MUNCIE, Ind. (AP) - The cartoon cat Garfield is notorious for hating Mondays, but for a selected group of Ball State University art students, Monday might just be their favorite day of the week.

Nineteen BSU seniors gathered Monday night as cartoonist and Garfield creator Jim Davis taught his first of a series of college art classes, as part of the school's Artists in Residency. Mike Prater, associate director at BSU's School of Art, said the program has artists provide their skill-sets outside the framework of a regular class. It's a more hands-on approach.

"It was just the perfect title for what Jim wanted to do and what he hoped he'd be able to accomplish," Prater said.

For Monday's class, the goal was to teach students how to draw funny, which Davis said can be pretty difficult. He began instruction with some words of advice. For example, "if you draw it, you own it," and "if you love drawing, you're going to draw a lot."

He then explained how he drew Garfield characters' expressions and gestures, using examples of his own work. One comic strip he showed included Jon, Garfield's owner, smelling a shirt he hadn't thrown in the laundry yet.

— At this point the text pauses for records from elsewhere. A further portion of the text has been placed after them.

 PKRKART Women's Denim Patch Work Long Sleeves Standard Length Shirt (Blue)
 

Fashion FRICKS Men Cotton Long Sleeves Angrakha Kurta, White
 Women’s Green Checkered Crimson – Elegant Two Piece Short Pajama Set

The odor was so foul, Davis drew Jon's hair sticking straight up.

Finally, Davis had the students put pencil to paper and try creating their own funny drawings.

The first situation related to the comic strip. Davis told students to draw Garfield running into a tree going 100 mph. The next time, he told the students to draw a "funny fruit."

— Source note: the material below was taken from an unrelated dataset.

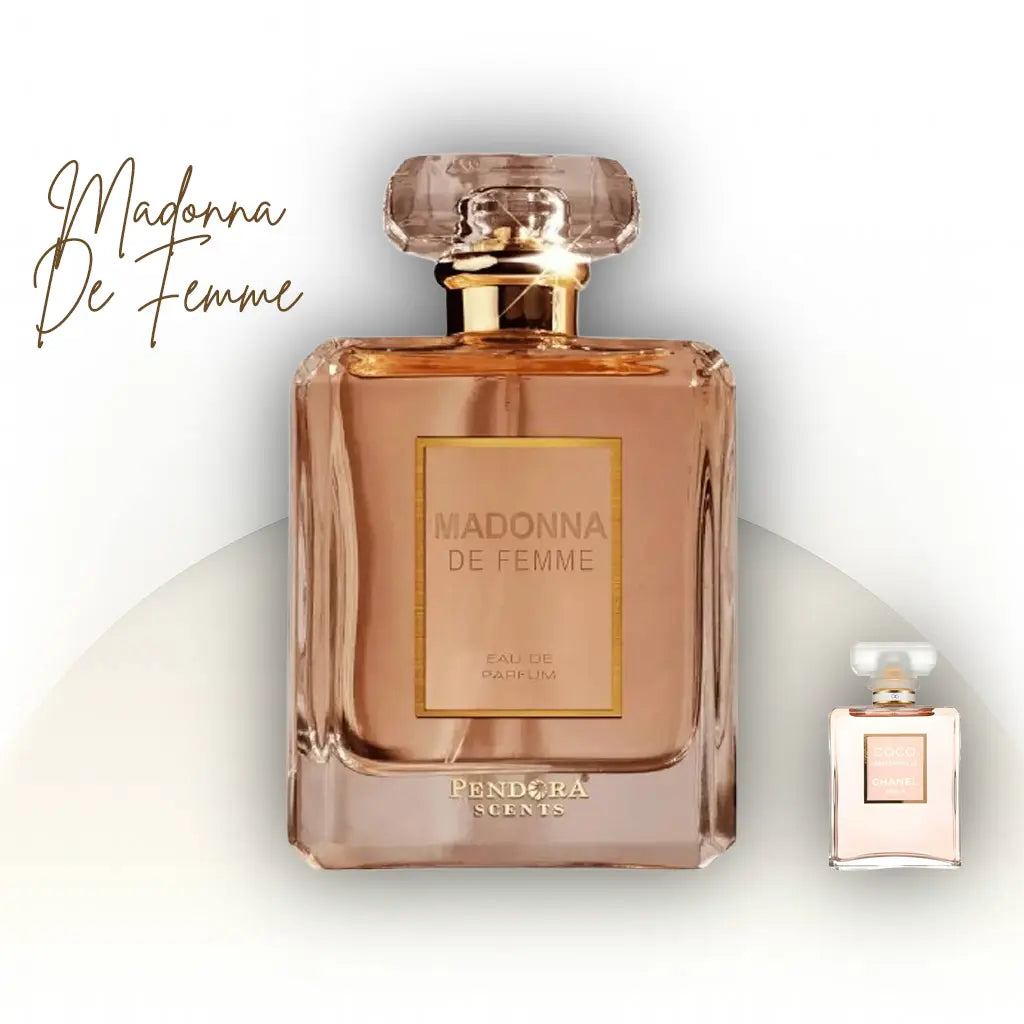 Pendora Madonna De Femme בושם לאישה 100 מ״ל EDP | בהשראת Coco Mademoiselle Chanel | ניחוח הדרי־פרחוני עם ורד, יסמין, פצ'ולי ווניל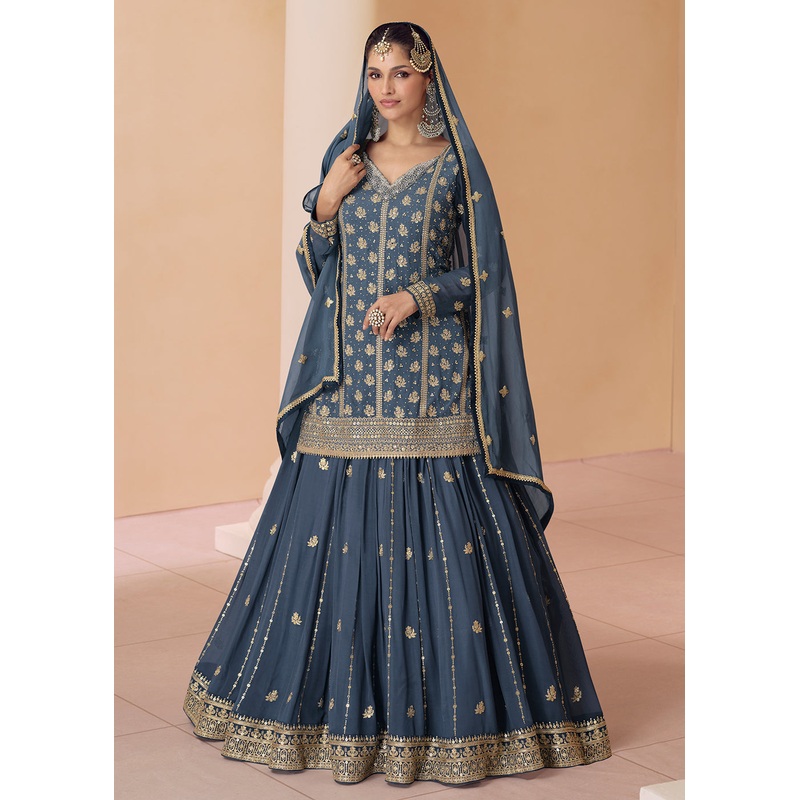 Steel Blue Embroidered Georgette Designer Lehenga Kurta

"Wow, that is funny," Davis said, taking a glance at various students' sketches.

Davis continued to walk around the room and scan their creations, picking up each student's sketchbook and showing it to the entire class. He found that while the first situation prompted similar drawings from each student, the second involving funny fruits had variety, ranging from a pear in a dress to an apple doing stand-up.

By the end of the class, nearly every student was laughing.

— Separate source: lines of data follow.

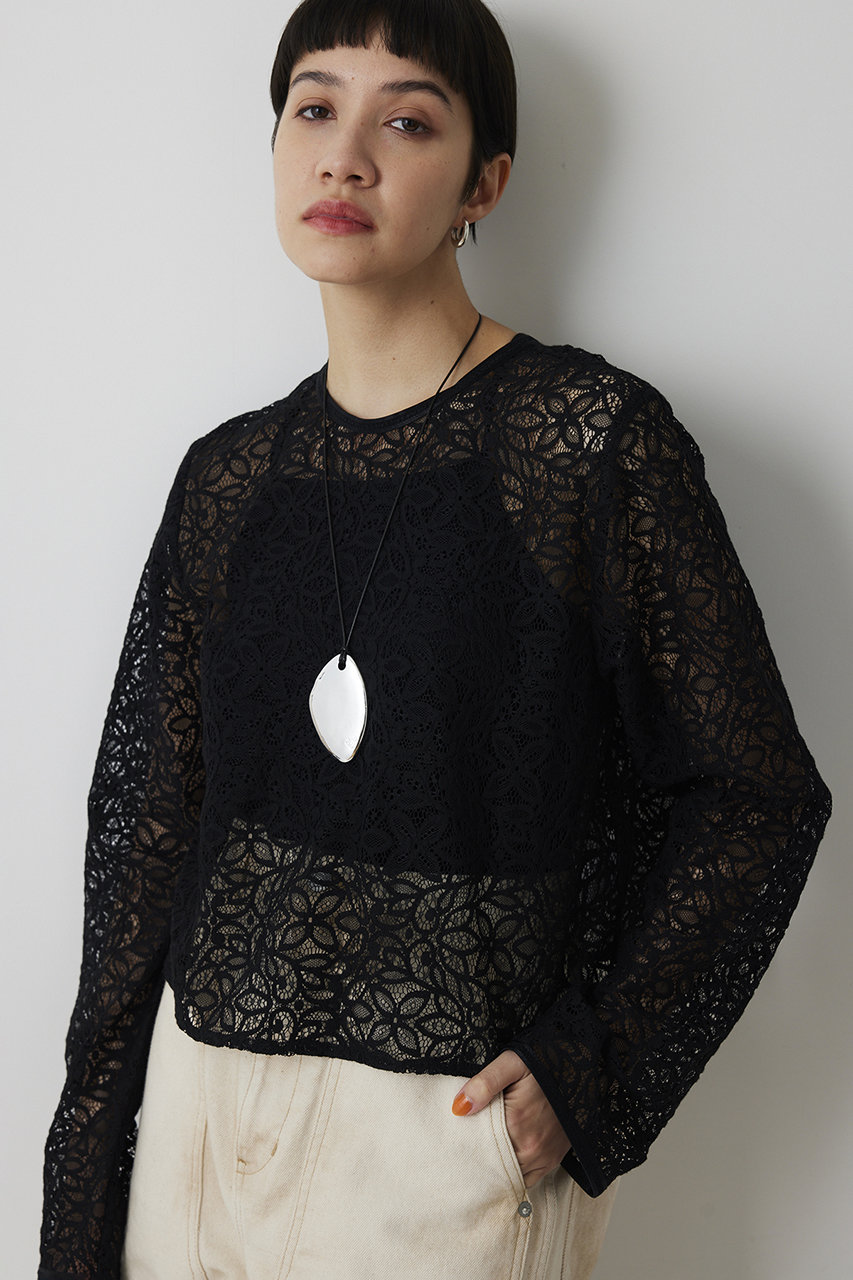 ウィム ガゼット/Whim Gazetteの【予約販売】【THE PAUSE】ボタニカルレースブラウス(ブラック/WGP1061104A0002)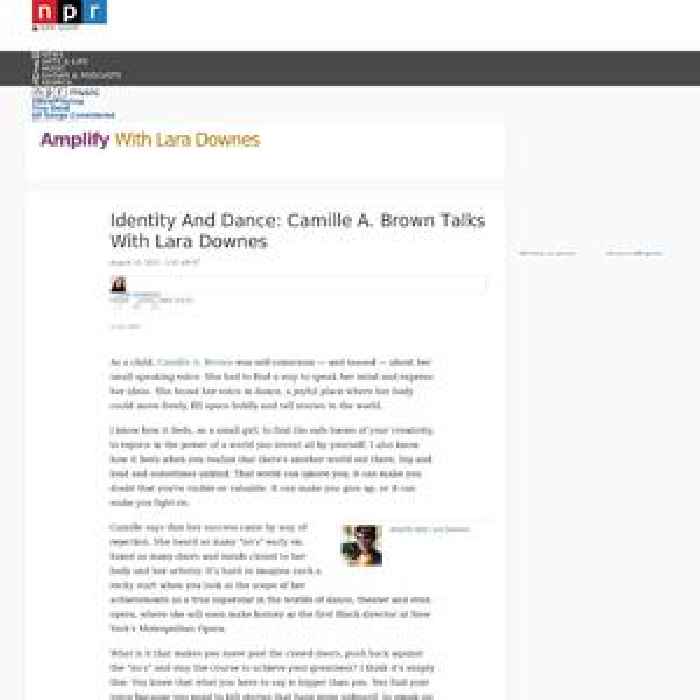 Identity And Dance: Camille A. Brown Talks With Lara Downes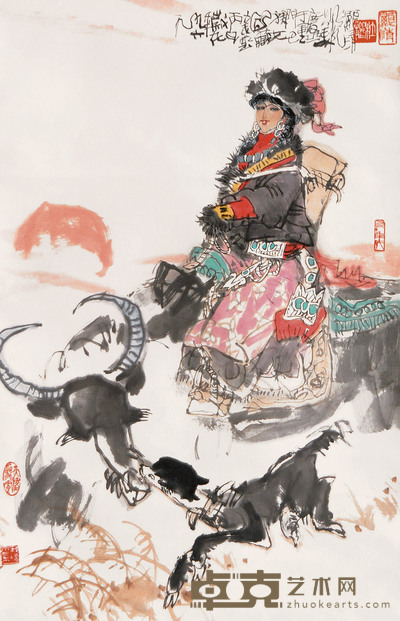 杜显清 1996年作 人物 立轴 70×45cm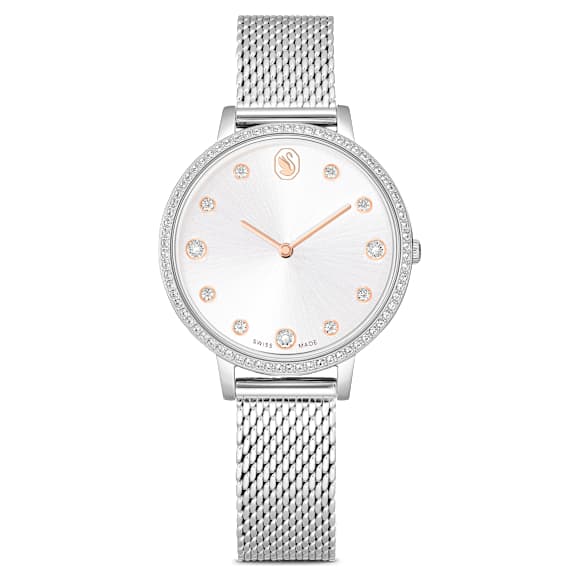 Clarica horloge, Swiss Made, Metalen armband, Zilverkleurig, Roestvrij staal - Swarovski, 5740971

Davis said he knows what it's like to be in their shoes. He started out as an art education major at BSU and attended his first class, a design class, in 1963. He said cartooning was always his guilty pleasure, but he never thought he actually would get to become one.

"I remember vividly walking into the art building wondering if I belonged here. It was such a large, intimidating building," he said. But right when his first class started, he liked the atmosphere, and he knew right then and there, he "was in the right place."

Davis comes back to his alma mater with 38 years of animation experience to share. Newspapers across the country have run his comic strip since the late 1970s. The cartoon has been turned into movies and television shows. Even the cartoon cat's canine companion Odie has more than two million likes on Facebook.

The cartoonist said there is a "huge market for digital storytelling" today, and that his students have an even greater opportunity than he did to make it big in the animations industry.

"This environment is even bigger and better because they now have animation and glass-blowing and metals, just all kinds of wonderful ways of expressing yourself," he said.

Davis will be back in the art building 6-8 p.m. Monday to share his insights with a new set of art students.